[Document text]:
--- START ---

I promised Barry Manilow backstory, so here goes.
I was very involved in performing arts as a kid. Everything from drama club at the neighborhood center and Girl Scouts where, if I must say so, I made an adorable Jimminy Cricket and authoritative Daddy Warbucks in Annie to school chorus and tap class. Of course this love followed me to adolescence when I was in the Drama Club, concert choir, and show chorus. 7th grade, the spring play was called Coming of Age. If the title didn’t give it away, it was a loosely connected series of scenes and monologues about just how bad it sucked to become a teenager. Oddly enough, I still remember songs like “Grounded” and “If I had a friend”. Being that I’m 99% sure the brilliant Mrs. Spencer wrote it herself, she incorporated this song “All the time”.
I clung to that song. I’m not sure how much my friends knew or have since figured out, but I had my first bout of depression at 13. I didn’t even know what it was, but it was like I woke up the morning of the 13th birthday feeling like I didn’t want to get out of the bed. My parents and pediatrician kind of attributed it to infamous teen angst, after all, I was overweight and bullied while crushing on boys who didn’t know I existed. I was so miserable and I never knew if I should be honest about how sad I was to my friends or pretend like I was fine. So I was usually irritatingly blue (like eeyore) or annoyingly fake and bubbly. So I lived through that song: “all the time I thought that I was wrong. Wanting to be me but needing to belong. If I had just believed in all I had if someone would have said you’re not so bad”.

--- END ---

[Recorded data]:
--- START ---

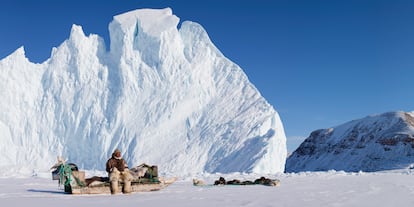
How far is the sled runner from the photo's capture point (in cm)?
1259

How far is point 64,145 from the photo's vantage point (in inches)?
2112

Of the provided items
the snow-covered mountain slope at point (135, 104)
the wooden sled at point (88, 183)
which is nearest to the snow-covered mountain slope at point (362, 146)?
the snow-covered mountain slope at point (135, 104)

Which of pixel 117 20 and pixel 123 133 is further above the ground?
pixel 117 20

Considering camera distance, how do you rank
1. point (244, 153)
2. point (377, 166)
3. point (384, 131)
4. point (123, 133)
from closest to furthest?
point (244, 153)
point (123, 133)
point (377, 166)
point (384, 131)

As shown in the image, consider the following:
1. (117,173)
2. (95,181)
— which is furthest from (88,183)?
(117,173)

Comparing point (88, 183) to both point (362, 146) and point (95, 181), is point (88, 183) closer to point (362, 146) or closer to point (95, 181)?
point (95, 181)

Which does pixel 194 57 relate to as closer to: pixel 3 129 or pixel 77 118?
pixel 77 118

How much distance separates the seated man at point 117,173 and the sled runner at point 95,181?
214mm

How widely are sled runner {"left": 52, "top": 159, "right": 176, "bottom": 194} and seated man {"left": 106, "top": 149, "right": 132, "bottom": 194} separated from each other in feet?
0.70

--- END ---
--- START ---

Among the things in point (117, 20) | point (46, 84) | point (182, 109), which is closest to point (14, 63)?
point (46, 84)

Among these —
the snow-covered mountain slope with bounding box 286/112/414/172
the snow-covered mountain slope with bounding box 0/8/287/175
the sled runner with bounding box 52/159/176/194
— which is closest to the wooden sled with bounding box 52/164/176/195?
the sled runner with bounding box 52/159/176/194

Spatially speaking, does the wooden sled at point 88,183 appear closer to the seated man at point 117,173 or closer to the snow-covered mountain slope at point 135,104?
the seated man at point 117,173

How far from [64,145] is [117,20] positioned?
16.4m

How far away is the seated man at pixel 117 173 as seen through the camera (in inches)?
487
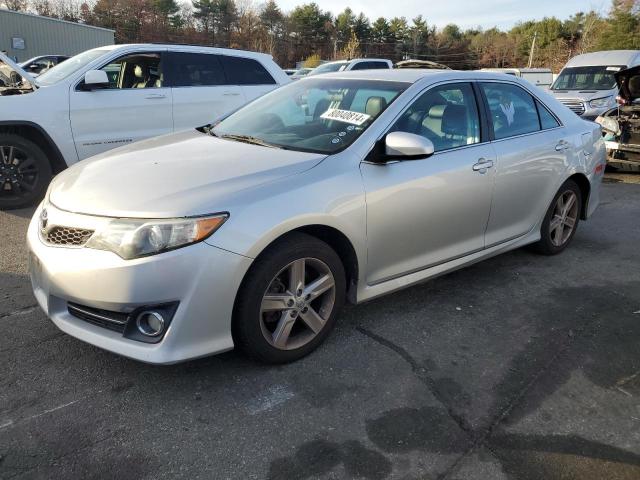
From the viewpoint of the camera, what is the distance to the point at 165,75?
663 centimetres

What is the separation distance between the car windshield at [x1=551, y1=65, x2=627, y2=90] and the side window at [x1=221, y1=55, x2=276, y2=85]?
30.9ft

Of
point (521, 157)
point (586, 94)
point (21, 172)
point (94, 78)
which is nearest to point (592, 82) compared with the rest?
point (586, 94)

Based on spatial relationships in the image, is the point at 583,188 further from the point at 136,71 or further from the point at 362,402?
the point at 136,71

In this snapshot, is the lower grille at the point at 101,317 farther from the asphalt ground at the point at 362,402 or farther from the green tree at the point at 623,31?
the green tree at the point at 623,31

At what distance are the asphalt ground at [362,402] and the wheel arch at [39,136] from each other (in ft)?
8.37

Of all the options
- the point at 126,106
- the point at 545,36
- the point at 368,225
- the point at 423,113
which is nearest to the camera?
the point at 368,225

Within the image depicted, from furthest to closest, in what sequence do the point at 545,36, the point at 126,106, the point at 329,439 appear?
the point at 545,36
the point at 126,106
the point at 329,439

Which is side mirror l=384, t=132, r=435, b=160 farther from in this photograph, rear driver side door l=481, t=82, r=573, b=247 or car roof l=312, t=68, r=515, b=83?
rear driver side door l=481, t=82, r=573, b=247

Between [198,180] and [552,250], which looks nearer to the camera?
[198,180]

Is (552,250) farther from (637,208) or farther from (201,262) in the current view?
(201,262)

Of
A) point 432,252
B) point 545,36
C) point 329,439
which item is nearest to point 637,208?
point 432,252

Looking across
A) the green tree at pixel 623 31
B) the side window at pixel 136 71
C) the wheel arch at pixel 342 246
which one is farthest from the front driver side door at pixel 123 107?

--- END ---

[Exercises]:
A – Condense the paragraph of the blog post beginning "I was very involved in performing arts as a kid" into a shorter version that keeps its main facts.
B – In the blog post, at what age did the writer have a first bout of depression?
C – Pick up the blog post where it stops, and carry it on from its last sentence.
These records were drawn from a separate source.

[Written answers]:
A – As a kid I was very involved in performing arts, including drama club at the neighborhood center, Girl Scouts (where I played Jimminy Cricket and Daddy Warbucks in Annie), school chorus, and tap class. In adolescence I joined the Drama Club, concert choir, and show chorus. The 7th grade spring play, Coming of Age, was a loosely connected series of scenes and monologues about how bad it was to become a teenager. I still remember songs from it like "Grounded" and "If I had a friend." Mrs. Spencer, who I'm 99% sure wrote the play herself, included the song "All the time."

B – At 13.

C –
As I obsessively listened to the song again because God forbid I misquote the lyrics, it occurred to me that infertility is a lot like puberty all over again.
Think about it,
You’re confused as heck about what your body is doing. Check.
No amount of education really helps it make sense. Check.
And you’re a little bit (or very) envious of what other people’s bodies are doing that yours isn’t. Check.
I remember being really obsessed with starting my cycle. Check.
And for me, my infertility and depression are as intertwined as puberty was. Wouldn’t you know I find myself alienated from people close to me because I can never decide how much of my misery to show to people who just won’t understand.
And just like puberty sometimes the boy you like leaves you at the table to eat and cry alone because you’re not fun anymore.